# anyone run any Apollo Horticulture



## N.E.wguy (Aug 15, 2013)

bought cause was half price of htg and i already know what u get from htg so i ordered this via ebay

Apollo Horticulture 600 Watt 600w MH HPS Grow Lights Digital System Set[Cool Tube,1 HPS & 1 MH Each]
hxxp://www.apollohorticulture.com/product/600-watt-grow-light-digital-e-ballast-apl600_16.html
h??p://www.ebay.com/itm/171015859655?var=470242214046&ssPageName=STRK:MEWNX:IT&_trksid=p3984.m1497.l2649

review i found hxxps://www.icmag.com/ic/showthread.php?t=255377


----------



## N.E.wguy (Aug 16, 2013)

on it's way added a few reviews looks all good folks time will tell gonna 247 it


----------



## mikeydean (Aug 17, 2013)

the first two that I got worked so well that I got two more!!:woohoo:


----------



## N.E.wguy (Aug 17, 2013)

thanks MD i seen alot of good revs plus cust service can actually help u fix! to keep u running or swap it so ya 2:1 i like that idea rather 4 light then 2


----------



## budz4me (Aug 17, 2013)

I am currently running the 400W version of that light. Only issue I had was the MH bulb was faulty from the get go....sent them a complaint about it and 2 days later I had a brand new MH bulb...they didnt even want the old one returned to them!

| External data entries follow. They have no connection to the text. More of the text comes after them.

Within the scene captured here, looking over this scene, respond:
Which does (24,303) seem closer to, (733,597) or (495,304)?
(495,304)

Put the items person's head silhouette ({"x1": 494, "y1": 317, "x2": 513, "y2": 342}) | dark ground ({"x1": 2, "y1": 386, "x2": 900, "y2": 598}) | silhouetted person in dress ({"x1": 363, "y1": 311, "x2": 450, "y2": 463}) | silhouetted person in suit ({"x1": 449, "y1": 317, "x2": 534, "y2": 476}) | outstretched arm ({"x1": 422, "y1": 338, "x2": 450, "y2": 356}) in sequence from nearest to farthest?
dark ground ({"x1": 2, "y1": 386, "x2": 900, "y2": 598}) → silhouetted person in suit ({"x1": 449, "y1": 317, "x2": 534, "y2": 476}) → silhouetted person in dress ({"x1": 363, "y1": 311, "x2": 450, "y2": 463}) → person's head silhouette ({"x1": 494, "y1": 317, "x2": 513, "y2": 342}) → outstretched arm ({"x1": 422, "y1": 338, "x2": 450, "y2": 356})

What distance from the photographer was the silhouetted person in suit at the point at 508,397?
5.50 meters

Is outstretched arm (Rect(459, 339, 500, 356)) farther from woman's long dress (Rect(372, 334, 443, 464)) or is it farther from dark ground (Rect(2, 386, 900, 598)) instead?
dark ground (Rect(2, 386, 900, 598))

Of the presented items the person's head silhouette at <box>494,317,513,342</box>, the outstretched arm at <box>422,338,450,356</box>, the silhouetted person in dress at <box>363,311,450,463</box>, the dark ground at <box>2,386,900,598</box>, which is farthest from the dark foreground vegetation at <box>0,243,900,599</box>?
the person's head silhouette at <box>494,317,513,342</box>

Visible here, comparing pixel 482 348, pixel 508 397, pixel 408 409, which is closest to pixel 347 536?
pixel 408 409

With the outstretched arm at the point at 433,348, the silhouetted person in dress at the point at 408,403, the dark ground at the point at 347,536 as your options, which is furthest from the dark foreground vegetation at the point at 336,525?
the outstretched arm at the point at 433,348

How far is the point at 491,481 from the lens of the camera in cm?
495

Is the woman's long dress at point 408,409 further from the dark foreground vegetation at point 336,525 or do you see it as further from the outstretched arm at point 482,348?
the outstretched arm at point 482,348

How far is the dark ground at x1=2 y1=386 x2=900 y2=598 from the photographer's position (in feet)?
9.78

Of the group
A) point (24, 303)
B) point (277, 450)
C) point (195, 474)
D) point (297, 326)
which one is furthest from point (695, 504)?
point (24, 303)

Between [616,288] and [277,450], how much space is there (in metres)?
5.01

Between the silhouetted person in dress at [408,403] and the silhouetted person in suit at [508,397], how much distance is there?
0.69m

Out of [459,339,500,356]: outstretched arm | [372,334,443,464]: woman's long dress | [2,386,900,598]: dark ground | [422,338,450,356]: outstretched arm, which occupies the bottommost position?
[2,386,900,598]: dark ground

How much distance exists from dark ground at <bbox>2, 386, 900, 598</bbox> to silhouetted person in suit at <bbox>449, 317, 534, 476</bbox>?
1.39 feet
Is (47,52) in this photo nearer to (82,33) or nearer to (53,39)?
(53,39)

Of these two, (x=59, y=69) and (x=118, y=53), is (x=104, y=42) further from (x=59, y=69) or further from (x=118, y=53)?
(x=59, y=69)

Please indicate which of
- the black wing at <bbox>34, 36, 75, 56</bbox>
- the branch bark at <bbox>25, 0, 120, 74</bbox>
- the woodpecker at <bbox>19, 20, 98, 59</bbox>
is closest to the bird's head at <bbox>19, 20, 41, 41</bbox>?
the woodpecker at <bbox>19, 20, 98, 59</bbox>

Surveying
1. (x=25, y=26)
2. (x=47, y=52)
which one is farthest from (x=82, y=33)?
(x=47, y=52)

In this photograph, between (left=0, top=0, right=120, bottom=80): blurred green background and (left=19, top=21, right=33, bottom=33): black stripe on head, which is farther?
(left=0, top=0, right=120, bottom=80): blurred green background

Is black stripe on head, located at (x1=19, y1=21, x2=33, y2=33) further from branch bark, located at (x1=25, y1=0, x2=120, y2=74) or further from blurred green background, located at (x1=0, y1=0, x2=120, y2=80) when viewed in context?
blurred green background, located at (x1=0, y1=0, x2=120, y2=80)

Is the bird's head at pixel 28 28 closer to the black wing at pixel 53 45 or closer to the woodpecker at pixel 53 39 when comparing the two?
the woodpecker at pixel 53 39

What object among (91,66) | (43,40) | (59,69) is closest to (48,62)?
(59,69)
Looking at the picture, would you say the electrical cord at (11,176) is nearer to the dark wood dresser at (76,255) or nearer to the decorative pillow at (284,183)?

So far I am really liking it, and so is my lady


----------



## mikeydean (Aug 17, 2013)

Kinda same thing with me, arrived tube broken, email and within 30 mins. got a reply and a return ups label. four days later new light and all...


----------



## N.E.wguy (Aug 21, 2013)

thing fired right up. looks nice, fan sounds quiet. only tried mh will try the hps(free) in a bit. (htg wants $ for 2nd bulb) 

ul rated / 3 yr warranty nice box with pic info and 3 yr warranty stated right on it. shipped out of cali. lots of info for both the tube and ballest. pretty professional looking set up and co so far let the light begin  also came with both 120/240 plugs (htg did not) 


I bought a 1k from htg pos took them 3 ballests and an upgrade to make it right lets see what 1/3$ gets me  not to mention shipping was terrible adn box was plain white no instructions etc


----------



## N.E.wguy (Aug 22, 2013)

ran all night and currently on still ballest cool to touch still quiet actually more then the htg ballest but thats running 1k not [email protected]%

real long fixture to ballest cord also. very small foot print for ballest as well like 3x10"


----------



## Gary Ganja (Sep 5, 2013)

I too saw that theyre prices were cheaper then htg and thought about giving them a play. My third attempt at growing so and wanted good hardware not cheap but the reviews seem good


----------



## oldsman (Sep 22, 2013)

Been running the 600W for a year now with no problems or complaints.


----------